1. MEC and ERC32 emulation

The file 'erc32.c' contains a model of the MEC, 512 K rom and 4 M ram.

The following paragraphs outline the implemented MEC functions.

1.1 UARTs

The UARTs are connected to two pseudo-devices, /dev/ttypc and /dev/ttypd.
The following registers are implemeted:

- UART A RX and TX register	(0x01f800e0)
- UART B RX and TX register	(0x01f800e4)
- UART status register		(0x01f800e8)

To speed up simulation, the UARTs operate at approximately 115200 baud. 
The UARTs generate interrupt 4 and 5 after each received or transmitted 
character.  The error interrupt is generated if overflow occurs - other
errors cannot occure.

1.2 Real-time clock and general pupose timer A

The following registers are implemeted:

- Real-time clock timer				(0x01f80080, read-only)
- Real-time clock scaler program register 	(0x01f80084, write-only)
- Real-time clock counter program register 	(0x01f80080, write-only)

- Genearl pupose timer 				(0x01f80088, read-only)
- Real-time clock scaler program register 	(0x01f8008c, write-only)
- General purpose timer counter prog. register 	(0x01f80088, write-only)

- Timer control register			(0x01f80098, write-only)

THE TASK:
Please answer these questions using the ERC32 emulation text above.
(a) How much RAM does the model in 'erc32.c' include?
(b) Which two pseudo-devices are the UARTs connected to?
(c) What address is given for the timer control register?

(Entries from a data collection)

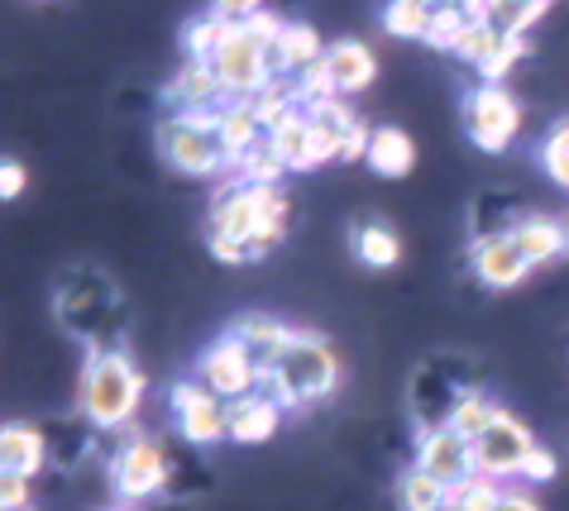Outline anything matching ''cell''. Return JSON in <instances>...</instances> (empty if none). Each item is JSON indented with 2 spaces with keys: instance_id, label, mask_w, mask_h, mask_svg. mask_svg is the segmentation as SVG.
<instances>
[{
  "instance_id": "obj_1",
  "label": "cell",
  "mask_w": 569,
  "mask_h": 511,
  "mask_svg": "<svg viewBox=\"0 0 569 511\" xmlns=\"http://www.w3.org/2000/svg\"><path fill=\"white\" fill-rule=\"evenodd\" d=\"M288 211H292V201L282 197V187L234 182L211 206V234L244 244L249 259H268L282 244V234H288Z\"/></svg>"
},
{
  "instance_id": "obj_2",
  "label": "cell",
  "mask_w": 569,
  "mask_h": 511,
  "mask_svg": "<svg viewBox=\"0 0 569 511\" xmlns=\"http://www.w3.org/2000/svg\"><path fill=\"white\" fill-rule=\"evenodd\" d=\"M336 382H340V363L330 354V344L311 330H292L273 373L259 378V397H268L273 407H307L336 392Z\"/></svg>"
},
{
  "instance_id": "obj_3",
  "label": "cell",
  "mask_w": 569,
  "mask_h": 511,
  "mask_svg": "<svg viewBox=\"0 0 569 511\" xmlns=\"http://www.w3.org/2000/svg\"><path fill=\"white\" fill-rule=\"evenodd\" d=\"M139 397H144V373L130 363V354H120V349H97L87 363V373H82V392H77L82 417L101 430H120V425L134 421Z\"/></svg>"
},
{
  "instance_id": "obj_4",
  "label": "cell",
  "mask_w": 569,
  "mask_h": 511,
  "mask_svg": "<svg viewBox=\"0 0 569 511\" xmlns=\"http://www.w3.org/2000/svg\"><path fill=\"white\" fill-rule=\"evenodd\" d=\"M220 110H192V116L158 120V153L168 158V168L187 172V178H216V172L234 168L226 139H220Z\"/></svg>"
},
{
  "instance_id": "obj_5",
  "label": "cell",
  "mask_w": 569,
  "mask_h": 511,
  "mask_svg": "<svg viewBox=\"0 0 569 511\" xmlns=\"http://www.w3.org/2000/svg\"><path fill=\"white\" fill-rule=\"evenodd\" d=\"M278 29H282V20H273V14L263 10L254 24L234 29L230 43L220 48V58L211 62V68H216L230 101H254L263 87H273V72H268V43L278 39Z\"/></svg>"
},
{
  "instance_id": "obj_6",
  "label": "cell",
  "mask_w": 569,
  "mask_h": 511,
  "mask_svg": "<svg viewBox=\"0 0 569 511\" xmlns=\"http://www.w3.org/2000/svg\"><path fill=\"white\" fill-rule=\"evenodd\" d=\"M465 130L473 139V149L483 153H502L521 130V106L512 101L508 87H473L465 101Z\"/></svg>"
},
{
  "instance_id": "obj_7",
  "label": "cell",
  "mask_w": 569,
  "mask_h": 511,
  "mask_svg": "<svg viewBox=\"0 0 569 511\" xmlns=\"http://www.w3.org/2000/svg\"><path fill=\"white\" fill-rule=\"evenodd\" d=\"M259 378H263L259 363L244 354V344L234 340V334H220L197 363V382L207 392H216L220 402H240V397L259 392Z\"/></svg>"
},
{
  "instance_id": "obj_8",
  "label": "cell",
  "mask_w": 569,
  "mask_h": 511,
  "mask_svg": "<svg viewBox=\"0 0 569 511\" xmlns=\"http://www.w3.org/2000/svg\"><path fill=\"white\" fill-rule=\"evenodd\" d=\"M106 473H110L116 498L124 507H134V502H149L153 492L168 483V459H163V450H158L153 440H124Z\"/></svg>"
},
{
  "instance_id": "obj_9",
  "label": "cell",
  "mask_w": 569,
  "mask_h": 511,
  "mask_svg": "<svg viewBox=\"0 0 569 511\" xmlns=\"http://www.w3.org/2000/svg\"><path fill=\"white\" fill-rule=\"evenodd\" d=\"M172 421L187 444H220L230 440V402H220L201 382H178L172 388Z\"/></svg>"
},
{
  "instance_id": "obj_10",
  "label": "cell",
  "mask_w": 569,
  "mask_h": 511,
  "mask_svg": "<svg viewBox=\"0 0 569 511\" xmlns=\"http://www.w3.org/2000/svg\"><path fill=\"white\" fill-rule=\"evenodd\" d=\"M531 450H536L531 430L521 425L512 411H502L493 421V430L473 444V464H479L483 478H521V464H527Z\"/></svg>"
},
{
  "instance_id": "obj_11",
  "label": "cell",
  "mask_w": 569,
  "mask_h": 511,
  "mask_svg": "<svg viewBox=\"0 0 569 511\" xmlns=\"http://www.w3.org/2000/svg\"><path fill=\"white\" fill-rule=\"evenodd\" d=\"M417 469L431 473L436 483H446V488H460V483H469V478H479V464H473V444L455 435L450 425L421 430Z\"/></svg>"
},
{
  "instance_id": "obj_12",
  "label": "cell",
  "mask_w": 569,
  "mask_h": 511,
  "mask_svg": "<svg viewBox=\"0 0 569 511\" xmlns=\"http://www.w3.org/2000/svg\"><path fill=\"white\" fill-rule=\"evenodd\" d=\"M469 259H473V273H479V282L493 287V292H508V287L527 282V273H531V263L521 259L512 230H498V234L473 239Z\"/></svg>"
},
{
  "instance_id": "obj_13",
  "label": "cell",
  "mask_w": 569,
  "mask_h": 511,
  "mask_svg": "<svg viewBox=\"0 0 569 511\" xmlns=\"http://www.w3.org/2000/svg\"><path fill=\"white\" fill-rule=\"evenodd\" d=\"M168 106H172V116H192V110L230 106V96H226V87H220L216 68H207V62H187L168 87Z\"/></svg>"
},
{
  "instance_id": "obj_14",
  "label": "cell",
  "mask_w": 569,
  "mask_h": 511,
  "mask_svg": "<svg viewBox=\"0 0 569 511\" xmlns=\"http://www.w3.org/2000/svg\"><path fill=\"white\" fill-rule=\"evenodd\" d=\"M373 72H378V62H373V53H369V43H359V39L330 43V53H326V77H330V87H336V96H359V91H369Z\"/></svg>"
},
{
  "instance_id": "obj_15",
  "label": "cell",
  "mask_w": 569,
  "mask_h": 511,
  "mask_svg": "<svg viewBox=\"0 0 569 511\" xmlns=\"http://www.w3.org/2000/svg\"><path fill=\"white\" fill-rule=\"evenodd\" d=\"M230 334L244 344V354L259 363V373H273V363L282 354V344H288V325L273 321V315H244V321H234Z\"/></svg>"
},
{
  "instance_id": "obj_16",
  "label": "cell",
  "mask_w": 569,
  "mask_h": 511,
  "mask_svg": "<svg viewBox=\"0 0 569 511\" xmlns=\"http://www.w3.org/2000/svg\"><path fill=\"white\" fill-rule=\"evenodd\" d=\"M278 417H282V407H273L259 392H249V397H240V402H230V440L234 444L273 440L278 435Z\"/></svg>"
},
{
  "instance_id": "obj_17",
  "label": "cell",
  "mask_w": 569,
  "mask_h": 511,
  "mask_svg": "<svg viewBox=\"0 0 569 511\" xmlns=\"http://www.w3.org/2000/svg\"><path fill=\"white\" fill-rule=\"evenodd\" d=\"M512 239H517L521 259H527L531 268H541V263H550V259H560V253H565V226H560V220H550V216L517 220Z\"/></svg>"
},
{
  "instance_id": "obj_18",
  "label": "cell",
  "mask_w": 569,
  "mask_h": 511,
  "mask_svg": "<svg viewBox=\"0 0 569 511\" xmlns=\"http://www.w3.org/2000/svg\"><path fill=\"white\" fill-rule=\"evenodd\" d=\"M268 143H273V153L288 163V172L321 168V163H316V149H311V120H307V110H292V116L282 120L278 130H268Z\"/></svg>"
},
{
  "instance_id": "obj_19",
  "label": "cell",
  "mask_w": 569,
  "mask_h": 511,
  "mask_svg": "<svg viewBox=\"0 0 569 511\" xmlns=\"http://www.w3.org/2000/svg\"><path fill=\"white\" fill-rule=\"evenodd\" d=\"M43 454H49V444H43L39 430L29 425H6L0 430V464H6V473L14 478H34L43 469Z\"/></svg>"
},
{
  "instance_id": "obj_20",
  "label": "cell",
  "mask_w": 569,
  "mask_h": 511,
  "mask_svg": "<svg viewBox=\"0 0 569 511\" xmlns=\"http://www.w3.org/2000/svg\"><path fill=\"white\" fill-rule=\"evenodd\" d=\"M417 163V149L412 139H407L402 130H392V124H383V130H373V143H369V168L378 172V178H407Z\"/></svg>"
},
{
  "instance_id": "obj_21",
  "label": "cell",
  "mask_w": 569,
  "mask_h": 511,
  "mask_svg": "<svg viewBox=\"0 0 569 511\" xmlns=\"http://www.w3.org/2000/svg\"><path fill=\"white\" fill-rule=\"evenodd\" d=\"M502 417V407L498 402H488L483 392H465L460 402L450 407V417H446V425L455 430L460 440H469V444H479L488 430H493V421Z\"/></svg>"
},
{
  "instance_id": "obj_22",
  "label": "cell",
  "mask_w": 569,
  "mask_h": 511,
  "mask_svg": "<svg viewBox=\"0 0 569 511\" xmlns=\"http://www.w3.org/2000/svg\"><path fill=\"white\" fill-rule=\"evenodd\" d=\"M220 139H226L234 168H240V158L263 139V124L254 116V106H249V101H230L226 110H220Z\"/></svg>"
},
{
  "instance_id": "obj_23",
  "label": "cell",
  "mask_w": 569,
  "mask_h": 511,
  "mask_svg": "<svg viewBox=\"0 0 569 511\" xmlns=\"http://www.w3.org/2000/svg\"><path fill=\"white\" fill-rule=\"evenodd\" d=\"M355 253L369 268H392L402 259V239L383 220H363V226H355Z\"/></svg>"
},
{
  "instance_id": "obj_24",
  "label": "cell",
  "mask_w": 569,
  "mask_h": 511,
  "mask_svg": "<svg viewBox=\"0 0 569 511\" xmlns=\"http://www.w3.org/2000/svg\"><path fill=\"white\" fill-rule=\"evenodd\" d=\"M446 498H450V488L436 483V478L421 473V469H407L398 478V507L402 511H446Z\"/></svg>"
},
{
  "instance_id": "obj_25",
  "label": "cell",
  "mask_w": 569,
  "mask_h": 511,
  "mask_svg": "<svg viewBox=\"0 0 569 511\" xmlns=\"http://www.w3.org/2000/svg\"><path fill=\"white\" fill-rule=\"evenodd\" d=\"M230 34H234V29L226 20H216V14H211V20H201V24H187L182 29L187 62H207V68H211V62L220 58V48L230 43Z\"/></svg>"
},
{
  "instance_id": "obj_26",
  "label": "cell",
  "mask_w": 569,
  "mask_h": 511,
  "mask_svg": "<svg viewBox=\"0 0 569 511\" xmlns=\"http://www.w3.org/2000/svg\"><path fill=\"white\" fill-rule=\"evenodd\" d=\"M383 29L392 39H421L426 43V29H431V6L421 0H392L383 10Z\"/></svg>"
},
{
  "instance_id": "obj_27",
  "label": "cell",
  "mask_w": 569,
  "mask_h": 511,
  "mask_svg": "<svg viewBox=\"0 0 569 511\" xmlns=\"http://www.w3.org/2000/svg\"><path fill=\"white\" fill-rule=\"evenodd\" d=\"M240 172L249 178V187H278L282 178H288V163L273 153V143H268V134L240 158Z\"/></svg>"
},
{
  "instance_id": "obj_28",
  "label": "cell",
  "mask_w": 569,
  "mask_h": 511,
  "mask_svg": "<svg viewBox=\"0 0 569 511\" xmlns=\"http://www.w3.org/2000/svg\"><path fill=\"white\" fill-rule=\"evenodd\" d=\"M502 502V488L493 483V478H469V483L460 488H450V498H446V511H498Z\"/></svg>"
},
{
  "instance_id": "obj_29",
  "label": "cell",
  "mask_w": 569,
  "mask_h": 511,
  "mask_svg": "<svg viewBox=\"0 0 569 511\" xmlns=\"http://www.w3.org/2000/svg\"><path fill=\"white\" fill-rule=\"evenodd\" d=\"M465 29H469L465 6H431V29H426V43H431V48H450V53H455V43L465 39Z\"/></svg>"
},
{
  "instance_id": "obj_30",
  "label": "cell",
  "mask_w": 569,
  "mask_h": 511,
  "mask_svg": "<svg viewBox=\"0 0 569 511\" xmlns=\"http://www.w3.org/2000/svg\"><path fill=\"white\" fill-rule=\"evenodd\" d=\"M498 48H502V34H498L493 24H469V29H465V39L455 43V58H465L469 68H488Z\"/></svg>"
},
{
  "instance_id": "obj_31",
  "label": "cell",
  "mask_w": 569,
  "mask_h": 511,
  "mask_svg": "<svg viewBox=\"0 0 569 511\" xmlns=\"http://www.w3.org/2000/svg\"><path fill=\"white\" fill-rule=\"evenodd\" d=\"M541 168L550 172V182L569 191V120L550 130V139L541 143Z\"/></svg>"
},
{
  "instance_id": "obj_32",
  "label": "cell",
  "mask_w": 569,
  "mask_h": 511,
  "mask_svg": "<svg viewBox=\"0 0 569 511\" xmlns=\"http://www.w3.org/2000/svg\"><path fill=\"white\" fill-rule=\"evenodd\" d=\"M546 14H550L546 0H531V6H498V10H493V29H498V34L521 39L536 20H546Z\"/></svg>"
},
{
  "instance_id": "obj_33",
  "label": "cell",
  "mask_w": 569,
  "mask_h": 511,
  "mask_svg": "<svg viewBox=\"0 0 569 511\" xmlns=\"http://www.w3.org/2000/svg\"><path fill=\"white\" fill-rule=\"evenodd\" d=\"M560 473V459L546 450V444H536L527 454V464H521V483H550V478Z\"/></svg>"
},
{
  "instance_id": "obj_34",
  "label": "cell",
  "mask_w": 569,
  "mask_h": 511,
  "mask_svg": "<svg viewBox=\"0 0 569 511\" xmlns=\"http://www.w3.org/2000/svg\"><path fill=\"white\" fill-rule=\"evenodd\" d=\"M29 507V478L6 473L0 478V511H24Z\"/></svg>"
},
{
  "instance_id": "obj_35",
  "label": "cell",
  "mask_w": 569,
  "mask_h": 511,
  "mask_svg": "<svg viewBox=\"0 0 569 511\" xmlns=\"http://www.w3.org/2000/svg\"><path fill=\"white\" fill-rule=\"evenodd\" d=\"M211 253H216V263H249V249L244 244H234V239H220V234H211Z\"/></svg>"
},
{
  "instance_id": "obj_36",
  "label": "cell",
  "mask_w": 569,
  "mask_h": 511,
  "mask_svg": "<svg viewBox=\"0 0 569 511\" xmlns=\"http://www.w3.org/2000/svg\"><path fill=\"white\" fill-rule=\"evenodd\" d=\"M20 191H24V168L14 163V158H6V168H0V197L14 201Z\"/></svg>"
},
{
  "instance_id": "obj_37",
  "label": "cell",
  "mask_w": 569,
  "mask_h": 511,
  "mask_svg": "<svg viewBox=\"0 0 569 511\" xmlns=\"http://www.w3.org/2000/svg\"><path fill=\"white\" fill-rule=\"evenodd\" d=\"M498 511H541L531 498H521V492H502V502H498Z\"/></svg>"
},
{
  "instance_id": "obj_38",
  "label": "cell",
  "mask_w": 569,
  "mask_h": 511,
  "mask_svg": "<svg viewBox=\"0 0 569 511\" xmlns=\"http://www.w3.org/2000/svg\"><path fill=\"white\" fill-rule=\"evenodd\" d=\"M101 511H134V507H124V502H116V507H101Z\"/></svg>"
},
{
  "instance_id": "obj_39",
  "label": "cell",
  "mask_w": 569,
  "mask_h": 511,
  "mask_svg": "<svg viewBox=\"0 0 569 511\" xmlns=\"http://www.w3.org/2000/svg\"><path fill=\"white\" fill-rule=\"evenodd\" d=\"M565 253H569V226H565Z\"/></svg>"
}]
</instances>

RESPONSE:
(a) 4 M
(b) /dev/ttypc and /dev/ttypd
(c) 0x01f80098